**Problem to work on:**
Quote the material word for word, starting at the line that contains "Between (772,356) and" and continuing through the end of the material. Leave out the pictures.

**Material for the task:**
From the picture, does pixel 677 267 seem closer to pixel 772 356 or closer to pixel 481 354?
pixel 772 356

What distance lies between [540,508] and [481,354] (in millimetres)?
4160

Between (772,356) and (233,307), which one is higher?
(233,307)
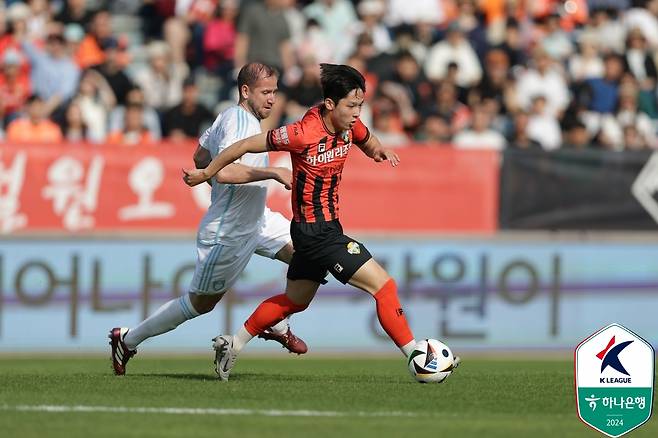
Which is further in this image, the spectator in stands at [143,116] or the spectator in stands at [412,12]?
the spectator in stands at [412,12]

**Exercise response:**
Between (772,356) and (233,307), which one is higher?
(233,307)
Which is further in this image, the spectator in stands at [143,116] or the spectator in stands at [412,12]?
the spectator in stands at [412,12]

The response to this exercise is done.